Kilometre markers forestry road

What are some of your favourite aspects of the forest industry?

My favorite aspect of the forest industry is both the physical and organizational environment in which we work. I enjoy the independent nature of the work. We work as a team in the big picture, but each person has a specific role to fill and often we are given free rein to fulfill that role in a manner that we feel is best. I also enjoy the close knit community of people that are involved in the forest industry, generally speaking the circle of people in the industry is fairly small and there is a high level of cooperation to help each other out.

Forest Harvesting Operations

What do you like about living in a forest community?

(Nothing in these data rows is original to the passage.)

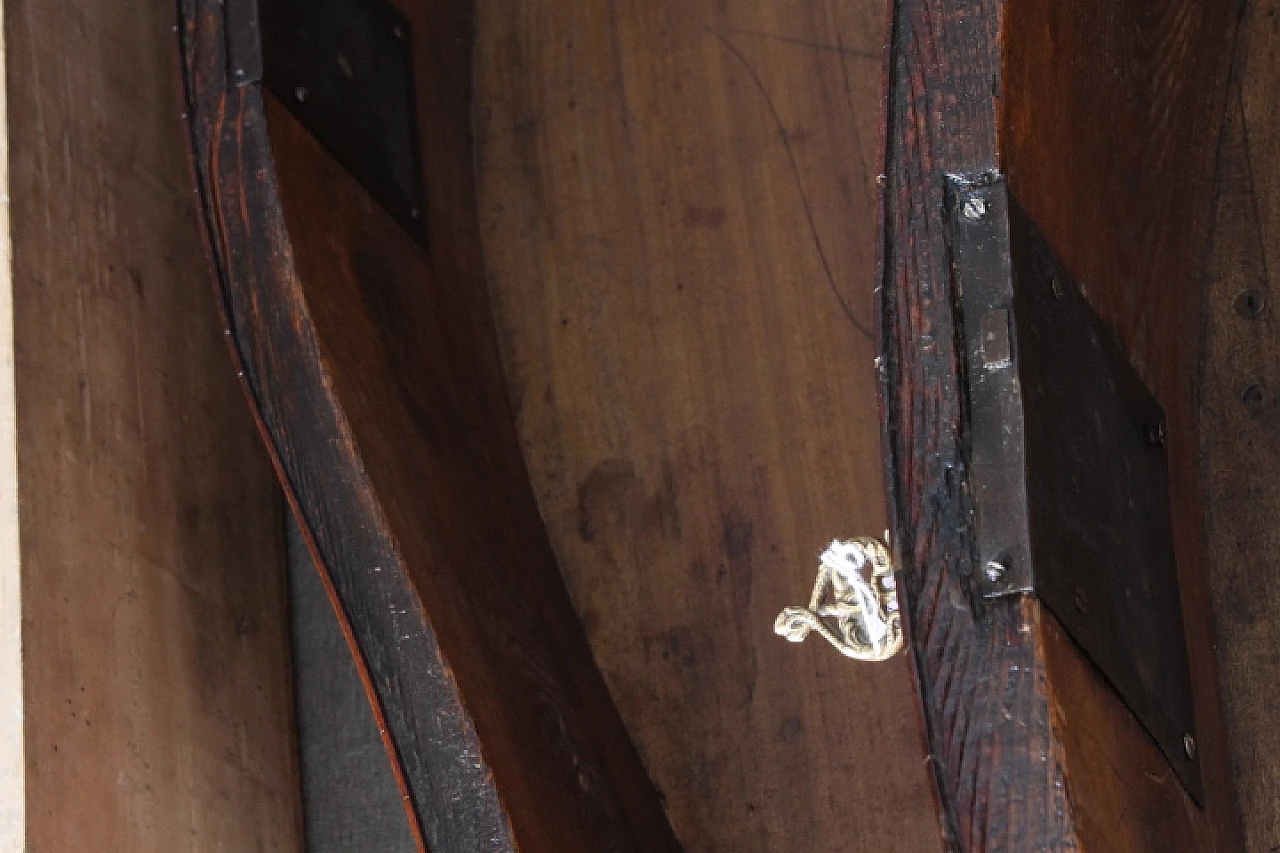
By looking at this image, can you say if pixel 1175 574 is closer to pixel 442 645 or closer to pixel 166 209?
pixel 442 645

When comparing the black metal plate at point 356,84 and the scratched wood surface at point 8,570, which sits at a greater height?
the black metal plate at point 356,84

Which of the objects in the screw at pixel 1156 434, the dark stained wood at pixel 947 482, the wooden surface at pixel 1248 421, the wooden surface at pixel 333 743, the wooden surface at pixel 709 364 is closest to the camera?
the dark stained wood at pixel 947 482

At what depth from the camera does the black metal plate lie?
1.35m

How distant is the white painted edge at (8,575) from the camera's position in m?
1.31

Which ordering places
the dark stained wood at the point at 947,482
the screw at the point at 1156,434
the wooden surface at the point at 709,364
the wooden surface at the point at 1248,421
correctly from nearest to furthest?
the dark stained wood at the point at 947,482 < the screw at the point at 1156,434 < the wooden surface at the point at 1248,421 < the wooden surface at the point at 709,364

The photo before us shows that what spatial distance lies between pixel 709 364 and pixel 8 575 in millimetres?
605

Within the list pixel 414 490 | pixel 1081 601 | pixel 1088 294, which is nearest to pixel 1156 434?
pixel 1088 294

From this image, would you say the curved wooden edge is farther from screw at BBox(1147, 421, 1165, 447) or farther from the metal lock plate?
screw at BBox(1147, 421, 1165, 447)

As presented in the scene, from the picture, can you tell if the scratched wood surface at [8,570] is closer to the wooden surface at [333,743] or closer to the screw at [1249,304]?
the wooden surface at [333,743]

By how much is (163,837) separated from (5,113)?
637mm

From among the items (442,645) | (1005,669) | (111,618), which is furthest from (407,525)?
(1005,669)

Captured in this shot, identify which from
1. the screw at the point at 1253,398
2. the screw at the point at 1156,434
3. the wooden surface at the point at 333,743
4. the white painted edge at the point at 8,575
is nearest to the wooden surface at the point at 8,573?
the white painted edge at the point at 8,575

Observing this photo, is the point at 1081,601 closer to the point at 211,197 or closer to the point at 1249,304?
the point at 1249,304

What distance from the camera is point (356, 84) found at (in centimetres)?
146
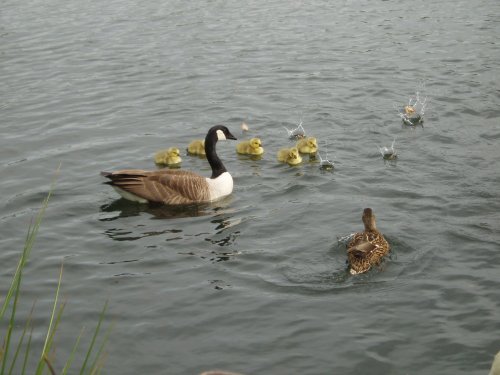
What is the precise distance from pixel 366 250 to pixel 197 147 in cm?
→ 543

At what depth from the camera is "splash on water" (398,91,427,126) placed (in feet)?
48.1

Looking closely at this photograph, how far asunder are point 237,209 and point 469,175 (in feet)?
11.4

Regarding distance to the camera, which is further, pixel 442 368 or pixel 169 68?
pixel 169 68

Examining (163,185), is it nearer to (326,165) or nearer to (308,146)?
(308,146)

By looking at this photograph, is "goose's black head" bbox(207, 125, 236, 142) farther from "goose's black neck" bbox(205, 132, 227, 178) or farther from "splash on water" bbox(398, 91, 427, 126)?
"splash on water" bbox(398, 91, 427, 126)

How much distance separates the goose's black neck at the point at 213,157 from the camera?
41.5 ft

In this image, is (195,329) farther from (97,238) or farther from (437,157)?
(437,157)

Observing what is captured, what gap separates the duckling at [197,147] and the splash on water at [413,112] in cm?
361

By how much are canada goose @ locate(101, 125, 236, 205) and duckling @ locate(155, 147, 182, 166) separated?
954 millimetres

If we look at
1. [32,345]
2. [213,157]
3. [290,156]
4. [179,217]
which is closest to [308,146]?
[290,156]

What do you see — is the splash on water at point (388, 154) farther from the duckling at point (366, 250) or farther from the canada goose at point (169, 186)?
the duckling at point (366, 250)

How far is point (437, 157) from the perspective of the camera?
43.0 ft

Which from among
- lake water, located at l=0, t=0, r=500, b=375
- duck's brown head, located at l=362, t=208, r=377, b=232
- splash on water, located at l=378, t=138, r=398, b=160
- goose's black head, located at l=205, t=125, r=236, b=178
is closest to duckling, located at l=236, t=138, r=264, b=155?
lake water, located at l=0, t=0, r=500, b=375

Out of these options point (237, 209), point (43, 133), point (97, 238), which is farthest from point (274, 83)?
point (97, 238)
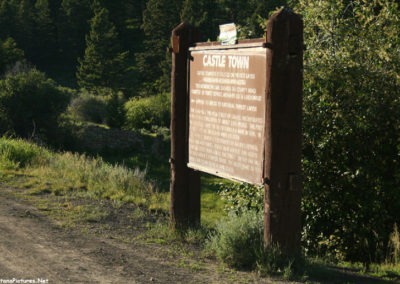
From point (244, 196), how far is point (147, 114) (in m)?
38.5

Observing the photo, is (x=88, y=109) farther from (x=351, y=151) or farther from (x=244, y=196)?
(x=351, y=151)

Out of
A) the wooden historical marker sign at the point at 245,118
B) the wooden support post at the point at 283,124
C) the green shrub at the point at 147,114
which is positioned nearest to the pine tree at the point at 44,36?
the green shrub at the point at 147,114

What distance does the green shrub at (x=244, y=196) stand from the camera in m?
9.75

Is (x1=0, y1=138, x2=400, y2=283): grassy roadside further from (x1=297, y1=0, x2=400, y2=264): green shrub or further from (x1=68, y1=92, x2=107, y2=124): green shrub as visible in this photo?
(x1=68, y1=92, x2=107, y2=124): green shrub

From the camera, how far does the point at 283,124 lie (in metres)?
6.14

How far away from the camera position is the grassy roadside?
691 centimetres

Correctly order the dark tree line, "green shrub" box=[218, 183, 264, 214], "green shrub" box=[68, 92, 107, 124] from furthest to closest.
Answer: the dark tree line → "green shrub" box=[68, 92, 107, 124] → "green shrub" box=[218, 183, 264, 214]

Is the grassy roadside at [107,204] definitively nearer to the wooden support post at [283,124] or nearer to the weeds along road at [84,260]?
the weeds along road at [84,260]

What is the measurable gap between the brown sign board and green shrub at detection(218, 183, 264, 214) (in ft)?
7.46

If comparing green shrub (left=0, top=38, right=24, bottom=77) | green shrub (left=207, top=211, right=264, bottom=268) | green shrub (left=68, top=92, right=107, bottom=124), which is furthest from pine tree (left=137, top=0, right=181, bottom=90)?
green shrub (left=207, top=211, right=264, bottom=268)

I absolutely love living in a forestry community. It gives me unequaled access to pursue my favorite recreational activities like hunting, fishing, mountain biking, photography, snowmobiling, etc. I enjoy interacting with like-minded people who live here as well. The history that the forest industry has in my community is also fascinating to me.

To learn more about careers in forest management, check out our careers list.

Comments

  1. David Cobb

    Very well said, after almost 40 years in forestry I could not agree more with what was said here. One aspect that still has me drawn to forestry is that our resource is renewable and needed from housing to paper and more.

  2. Josh

    Great article! Thanks for sharing your experiences Wade.

  3. Richard Roper

    Well said Wade. Our industry is very lucky to have dedicated hard working individuals like you. The teams that “get the job done” definitely need the hands on leadership like you provide.